The collection is permeated with images and language of the occult, though it’s not supernatural. “The Animal,” or the persona the author uses within her autobiographical poetic trilogy, inhabits a world where women’s menstrual cycles are one with the moon, spells are incanted during an average night with the family, and dead women whisper their secrets through the feedback of a television screen. “Spells Cast on the Animal” lists the potions, incantations, and levitations that make a southern child’s world darkly magic—the potion in this poem is a sludgy Budweiser, the incantation is her mother telling her to go “the fuck to bed,” the levitation is just a high from a traded pill. 

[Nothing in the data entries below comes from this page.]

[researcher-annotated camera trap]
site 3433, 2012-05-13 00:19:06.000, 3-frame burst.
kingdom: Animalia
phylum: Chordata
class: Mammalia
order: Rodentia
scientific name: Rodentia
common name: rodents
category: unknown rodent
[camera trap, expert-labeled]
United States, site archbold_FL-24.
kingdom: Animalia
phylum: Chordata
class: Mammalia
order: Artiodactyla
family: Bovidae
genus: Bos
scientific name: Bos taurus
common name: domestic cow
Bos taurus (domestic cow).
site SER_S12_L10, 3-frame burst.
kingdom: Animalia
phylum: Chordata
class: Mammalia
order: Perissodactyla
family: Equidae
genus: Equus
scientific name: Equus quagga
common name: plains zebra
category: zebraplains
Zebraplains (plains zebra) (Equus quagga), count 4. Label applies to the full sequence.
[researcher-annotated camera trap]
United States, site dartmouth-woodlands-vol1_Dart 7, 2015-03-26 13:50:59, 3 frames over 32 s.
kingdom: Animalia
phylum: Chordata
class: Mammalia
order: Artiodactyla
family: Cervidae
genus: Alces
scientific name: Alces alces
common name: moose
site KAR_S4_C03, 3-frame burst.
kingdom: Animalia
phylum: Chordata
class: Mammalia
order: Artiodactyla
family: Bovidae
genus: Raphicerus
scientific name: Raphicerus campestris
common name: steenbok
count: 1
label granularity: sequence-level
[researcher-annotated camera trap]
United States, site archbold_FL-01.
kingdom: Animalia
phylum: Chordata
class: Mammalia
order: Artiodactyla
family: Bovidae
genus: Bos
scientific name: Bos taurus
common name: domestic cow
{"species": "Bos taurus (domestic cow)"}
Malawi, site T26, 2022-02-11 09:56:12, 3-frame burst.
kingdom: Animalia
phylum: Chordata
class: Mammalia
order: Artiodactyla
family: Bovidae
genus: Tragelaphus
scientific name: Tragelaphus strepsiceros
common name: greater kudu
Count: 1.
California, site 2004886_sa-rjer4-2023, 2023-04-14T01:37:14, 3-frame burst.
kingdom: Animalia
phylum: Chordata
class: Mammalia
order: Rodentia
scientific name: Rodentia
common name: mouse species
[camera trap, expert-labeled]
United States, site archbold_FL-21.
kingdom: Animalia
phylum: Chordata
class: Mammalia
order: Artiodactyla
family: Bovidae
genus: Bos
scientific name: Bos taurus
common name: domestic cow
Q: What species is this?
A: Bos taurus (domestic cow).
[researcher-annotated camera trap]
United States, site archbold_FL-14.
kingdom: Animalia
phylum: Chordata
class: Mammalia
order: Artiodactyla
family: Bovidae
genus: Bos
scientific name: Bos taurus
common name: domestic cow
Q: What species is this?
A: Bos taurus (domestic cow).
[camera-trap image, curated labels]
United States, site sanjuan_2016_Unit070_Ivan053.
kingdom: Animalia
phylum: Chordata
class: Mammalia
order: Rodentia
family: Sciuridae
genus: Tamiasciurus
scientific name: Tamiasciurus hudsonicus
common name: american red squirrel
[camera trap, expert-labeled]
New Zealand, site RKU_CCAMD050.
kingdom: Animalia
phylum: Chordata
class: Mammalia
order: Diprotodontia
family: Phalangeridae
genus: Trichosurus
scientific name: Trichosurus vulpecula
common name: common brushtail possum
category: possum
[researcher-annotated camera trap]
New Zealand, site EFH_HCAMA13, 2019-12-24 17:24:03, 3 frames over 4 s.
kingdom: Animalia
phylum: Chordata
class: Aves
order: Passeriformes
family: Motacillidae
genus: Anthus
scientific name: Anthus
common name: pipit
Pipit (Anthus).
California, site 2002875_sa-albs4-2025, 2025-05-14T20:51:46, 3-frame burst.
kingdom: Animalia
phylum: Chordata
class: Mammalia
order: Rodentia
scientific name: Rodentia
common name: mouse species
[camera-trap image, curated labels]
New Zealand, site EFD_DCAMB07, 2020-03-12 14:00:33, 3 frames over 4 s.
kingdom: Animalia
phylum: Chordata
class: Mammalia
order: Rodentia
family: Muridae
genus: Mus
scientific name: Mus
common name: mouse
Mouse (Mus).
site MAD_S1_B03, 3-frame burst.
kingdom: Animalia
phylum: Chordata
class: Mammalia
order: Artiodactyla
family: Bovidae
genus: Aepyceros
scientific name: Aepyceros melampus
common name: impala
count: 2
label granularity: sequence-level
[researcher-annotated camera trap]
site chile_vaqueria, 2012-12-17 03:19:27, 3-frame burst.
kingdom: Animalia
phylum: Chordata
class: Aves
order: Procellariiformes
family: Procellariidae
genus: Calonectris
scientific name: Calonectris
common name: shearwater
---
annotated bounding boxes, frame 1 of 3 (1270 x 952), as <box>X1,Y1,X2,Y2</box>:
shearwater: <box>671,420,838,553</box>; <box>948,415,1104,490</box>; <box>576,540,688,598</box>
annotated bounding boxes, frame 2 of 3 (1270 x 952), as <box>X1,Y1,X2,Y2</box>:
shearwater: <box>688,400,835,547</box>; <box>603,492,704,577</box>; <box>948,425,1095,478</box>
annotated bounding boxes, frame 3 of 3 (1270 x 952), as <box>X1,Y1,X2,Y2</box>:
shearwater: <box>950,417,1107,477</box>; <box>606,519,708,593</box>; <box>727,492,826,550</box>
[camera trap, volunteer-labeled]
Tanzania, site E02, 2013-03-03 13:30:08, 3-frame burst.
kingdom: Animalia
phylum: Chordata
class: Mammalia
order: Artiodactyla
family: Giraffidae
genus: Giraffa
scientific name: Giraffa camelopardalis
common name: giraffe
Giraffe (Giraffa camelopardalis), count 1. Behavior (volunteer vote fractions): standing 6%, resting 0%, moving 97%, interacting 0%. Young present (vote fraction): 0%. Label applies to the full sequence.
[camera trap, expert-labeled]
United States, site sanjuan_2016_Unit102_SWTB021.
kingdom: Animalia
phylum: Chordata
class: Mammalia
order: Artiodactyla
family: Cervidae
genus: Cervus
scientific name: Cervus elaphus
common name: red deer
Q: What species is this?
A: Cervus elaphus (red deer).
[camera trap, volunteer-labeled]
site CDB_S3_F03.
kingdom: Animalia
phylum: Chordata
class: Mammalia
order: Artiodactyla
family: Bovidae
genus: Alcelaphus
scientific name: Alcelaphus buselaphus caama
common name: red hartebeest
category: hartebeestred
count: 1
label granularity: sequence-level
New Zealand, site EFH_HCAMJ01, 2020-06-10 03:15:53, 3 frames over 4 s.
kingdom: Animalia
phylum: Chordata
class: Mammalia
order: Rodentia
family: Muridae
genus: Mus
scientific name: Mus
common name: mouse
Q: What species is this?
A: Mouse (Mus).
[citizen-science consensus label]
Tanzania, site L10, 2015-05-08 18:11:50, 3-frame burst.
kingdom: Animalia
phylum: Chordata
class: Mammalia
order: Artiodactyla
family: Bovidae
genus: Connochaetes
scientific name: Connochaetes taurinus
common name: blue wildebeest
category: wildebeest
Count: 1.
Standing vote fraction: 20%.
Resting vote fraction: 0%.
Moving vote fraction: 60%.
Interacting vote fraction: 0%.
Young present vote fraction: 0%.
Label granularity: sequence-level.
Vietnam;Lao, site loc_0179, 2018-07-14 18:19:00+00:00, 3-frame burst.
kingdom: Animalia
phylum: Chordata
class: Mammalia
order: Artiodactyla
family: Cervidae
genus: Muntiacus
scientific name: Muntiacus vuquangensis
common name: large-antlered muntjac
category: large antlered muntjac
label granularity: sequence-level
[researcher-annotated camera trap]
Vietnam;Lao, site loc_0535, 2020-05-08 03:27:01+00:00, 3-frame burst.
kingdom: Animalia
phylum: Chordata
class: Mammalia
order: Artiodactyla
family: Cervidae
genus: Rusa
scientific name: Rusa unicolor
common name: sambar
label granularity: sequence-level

Throughout the collection, the emergence of adulthood–womanhood particularly–depicted as an eerie fate. The threat of danger, violation, and death emerge early on; dead girls surface from the opening poem’s river banks. In “My momma cuts virgin switches with her gums,” a poem that references Carlyle’s mother’s addiction, the initiation into a threatening kind of womanhood becomes clear: “My momma believes that god is judge, and the man / who dragged her body into the woods / wasn’t her husband. I just laugh at her tears / and wait for my turn in the pine.” The poem ends with the speaker’s mother handing her a pill of her own, signifying that the cycle of womanhood in this world is one of violence and pain. Yet that violence is rarely spoken, and Carlyle’s language instead orbits the threat of violence with a sinister glance to the woods or a man’s lingering stare. 

Carlyle’s South is not without hope. In the final poem, a woman speaks from “The Afterlife of Women,” the “magnolia canopy underground” that Carlyle describes her afterlife as. These lives—the marginalized lives of the addict, the poor woman, the abused—are made immortal. The final poem begins with the ghostly echo of the lost woman’s voice through the southern landscape: “For me to stay here with the dead / I have to eat a flesh meal, make / the commitment, but for now I’m a struck / chord. I sound through pine woods, / and the thick clay mud of Kentucky.” In this afterlife, women’s experiences are compounded and disintegrate, and the cycle of Carlyle’s southern womanhood continues. Yet the speaker says, “I think I smell the oldest / danger in the air—magnolia on the wind. / I think I hear my mother calling: get home.” Here, in the final poem, the speaker turns back to the scent of nostalgia, the reminder that home is somewhere, and the promise that though her cycle of violence has continued it doesn’t have to be a violent cycle. Nature, memory, sex, girlhood awakening, the dead, Alabama, Kentucky, and God each coalesce in this volume so that when the speaker of the poem “Two Girls” says “This is what it’s like to love you,” it’s clear that Carlyle is referencing the painful and traumatic love of her home as much as she is writing an ode to her first love. 

ABOUT THE AUTHOR
Erin Carlyle is a poet from Alabama, Kentucky, and lately, California. She received her MA and MFA in poetry from Bowling Green State University, and she received a certificate in Gender and Women’s Studies from Western Kentucky University. Carlyle has published one chapbook, You Split Hills and My Body, and her first poetry collection, Magnolia Canopy Otherworld. 

ABOUT THE REVIEWER
Rachel Bryan is a PhD student in Literature at the University of Tennessee Knoxville. She studies 20th century American literature with a special focus on women and labor in working-class southern fiction.